By Seth Sherwood
Take one of Beirut’s battered 1970s Mercedes taxis through the city center and you’ll chance across plenty of gold-plated names these days.
Here, splayed across one of the plywood walls that surround proliferating construction sites is the logo for Norman Foster’s architectural firm, announcing a trio of residential towers. There, on a billboard down the street from the glitzy Buddha Bar is the signature bald head of the French architect Jean Nouvel, who’s creating a complex called, modestly, The Landmark.
Thanks to a couple of years of relative stability, this Middle Eastern capital is building like the Pharaohs. But the boom has come at a cost. Older buildings, full of wonderful Arabian details, have been demolished. People on five-figure incomes have been priced out.
Fortunately, there is an antidote. When the personality of the city starts to feel stifled by steel and glass, I often catch a taxi and tell the driver the one word that embodies all that is most dynamic, inspiring and authentic about Beirut: Hamra.
Long the center of intellectual life and leftist politics before the 1975-1990 civil war, this neighborhood of venerable six-story apartment buildings, leafy university campuses and teeming street life has been undergoing a renaissance of its own. A spate of new book-lined Wi-Fi cafes, contemporary art spaces, cozy bars, and eclectic music clubs are helping re-establish Hamra as the city’s most progressive, happening corner.
All along the diverse main drag, Hamra Street, fully black veiled Shiite Muslim matrons drift past dolled-up, miniskirted Christian women, and purveyors of Koranic literature share the pavement with slick bookshops selling French-language interior design tomes.
To find some of Hamra’s more interesting characters, you might begin by visiting the two-year-old Galerie Tanit, which has joined the older Agial Art Gallery in raising the profile of Hamra as a contemporary art center.
On an August afternoon the walls were decorated with several of large collages by Zena el-Khalil, a 34-year-old author and top Lebanese artist who has lived next to Hamra for years and rhapsodized about the neighborhood in a memoir, “Beirut, I Love You.”
In Ms. Khalil’s art, cut-outs of Lebanese, Syrian and Israeli characters and icons have been feminized with loads of glitter, fake flowers and rainbows. Plastic pistols have been covered in girly pink paint. But the superficial silliness of the works belie Ms. Khalil’s intelligence and compassion.
“I take objects of violence and aggression and über-masculinity and I kind of take them in and spit them out into my world, which is filled with love and beauty and peace,” Ms. Khalil said. “Death is a few steps away. And so I think that you develop a kind of humor or irony when you live in a situation like this, and it helps you get through life.”
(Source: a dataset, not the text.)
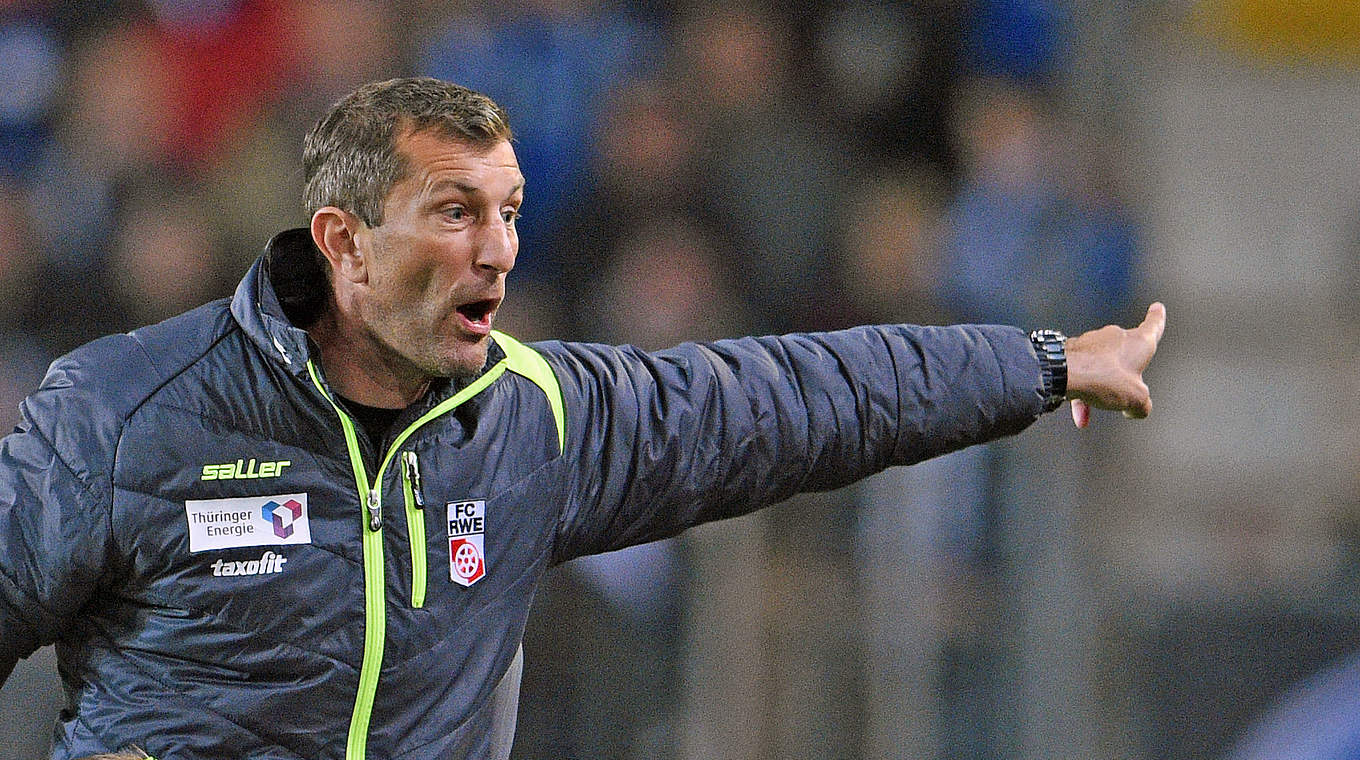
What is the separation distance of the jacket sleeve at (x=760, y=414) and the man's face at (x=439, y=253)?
0.28 meters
Ms. Khalil offered a quick tip upon parting: Try some of Hamra’s new generation of cafes. For the Birkenstock brigades, the hangout of choice is Bread Republic, a two-year-old bakery and cafe that hosts a small outdoor farmer’s market on Tuesdays. For the creative set, the new hub is T-Marbouta. Like a java-junkie speakeasy, the space is hidden away on the second level of a humdrum shopping mall (the Pavilion Center) in a ramshackle side street primarily frequented by old Lebanese women eager to snap up cheap plastic shoes.
Within the dark cafe, Gauloises cigarette smoke drifted among the paintings by local artists, exhaled by bespectacled grad students and media types who tap the keys on their MacBooks. The music of Fairouz, the great Lebanese diva, filtered quietly from the sound system.
“From the beginning, T-Marbouta has sought to be politically and socially engaged,” read the manifesto on the menu, in English. “An open cultural space where all could come to socialize, read, meet, surf the net, and discuss issues of the day.”
Hala Alsalman, a 32-year-old Canadian-Iraqi documentary filmmaker, sat on a vintage couch next to the cafe’s separate library, which has film screenings on Monday nights and offers an impressive buffet of books, CDs and DVDs.
She was in Beirut to document the rebuilding of the old, destroyed synagogue in downtown Beirut as part of a film project about Jews in the Middle East. Beirut’s Jewish community has dwindled to fewer than 100 people, she said, but the synagogue project has nonetheless won partial funding from Solidaire — the development corporation in charge of rebuilding much of Beirut’s downtown — and the green light from Hezbollah, the Shiite Muslim militant organization and political party.